**ACTIVITY**
Can you print every record below exactly as written?

**PROVIDED INFORMATION**
┌────────
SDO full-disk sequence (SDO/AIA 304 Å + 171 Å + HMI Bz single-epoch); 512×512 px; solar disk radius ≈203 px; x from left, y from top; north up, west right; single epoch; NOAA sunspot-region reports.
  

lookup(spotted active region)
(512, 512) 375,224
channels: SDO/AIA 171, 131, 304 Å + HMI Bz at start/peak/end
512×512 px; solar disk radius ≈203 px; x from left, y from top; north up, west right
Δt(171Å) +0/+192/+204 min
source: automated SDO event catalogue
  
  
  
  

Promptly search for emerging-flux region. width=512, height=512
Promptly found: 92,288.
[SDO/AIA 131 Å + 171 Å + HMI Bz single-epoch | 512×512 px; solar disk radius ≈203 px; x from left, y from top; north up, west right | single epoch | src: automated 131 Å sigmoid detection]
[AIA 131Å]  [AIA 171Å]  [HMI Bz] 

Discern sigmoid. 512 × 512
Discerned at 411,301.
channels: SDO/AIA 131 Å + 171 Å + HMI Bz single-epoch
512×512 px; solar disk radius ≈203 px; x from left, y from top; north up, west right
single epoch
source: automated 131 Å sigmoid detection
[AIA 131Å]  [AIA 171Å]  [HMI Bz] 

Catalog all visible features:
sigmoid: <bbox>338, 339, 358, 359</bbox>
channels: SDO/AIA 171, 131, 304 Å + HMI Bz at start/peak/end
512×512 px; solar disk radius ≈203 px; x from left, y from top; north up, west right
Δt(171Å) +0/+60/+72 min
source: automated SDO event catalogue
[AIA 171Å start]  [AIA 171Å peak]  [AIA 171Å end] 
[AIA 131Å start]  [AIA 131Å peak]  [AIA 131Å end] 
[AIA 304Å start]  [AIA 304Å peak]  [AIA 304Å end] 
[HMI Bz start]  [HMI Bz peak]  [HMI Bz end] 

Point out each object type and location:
└────────
**RESULT FOR THIS TASK**
SDO full-disk sequence (SDO/AIA 304 Å + 171 Å + HMI Bz single-epoch); 512×512 px; solar disk radius ≈203 px; x from left, y from top; north up, west right; single epoch; NOAA sunspot-region reports.
  

lookup(spotted active region)
(512, 512) 375,224
channels: SDO/AIA 171, 131, 304 Å + HMI Bz at start/peak/end
512×512 px; solar disk radius ≈203 px; x from left, y from top; north up, west right
Δt(171Å) +0/+192/+204 min
source: automated SDO event catalogue
  
  
  
  

Promptly search for emerging-flux region. width=512, height=512
Promptly found: 92,288.
[SDO/AIA 131 Å + 171 Å + HMI Bz single-epoch | 512×512 px; solar disk radius ≈203 px; x from left, y from top; north up, west right | single epoch | src: automated 131 Å sigmoid detection]
[AIA 131Å]  [AIA 171Å]  [HMI Bz] 

Discern sigmoid. 512 × 512
Discerned at 411,301.
channels: SDO/AIA 131 Å + 171 Å + HMI Bz single-epoch
512×512 px; solar disk radius ≈203 px; x from left, y from top; north up, west right
single epoch
source: automated 131 Å sigmoid detection
[AIA 131Å]  [AIA 171Å]  [HMI Bz] 

Catalog all visible features:
sigmoid: <bbox>338, 339, 358, 359</bbox>
channels: SDO/AIA 171, 131, 304 Å + HMI Bz at start/peak/end
512×512 px; solar disk radius ≈203 px; x from left, y from top; north up, west right
Δt(171Å) +0/+60/+72 min
source: automated SDO event catalogue
[AIA 171Å start]  [AIA 171Å peak]  [AIA 171Å end] 
[AIA 131Å start]  [AIA 131Å peak]  [AIA 131Å end] 
[AIA 304Å start]  [AIA 304Å peak]  [AIA 304Å end] 
[HMI Bz start]  [HMI Bz peak]  [HMI Bz end] 

Point out each object type and location:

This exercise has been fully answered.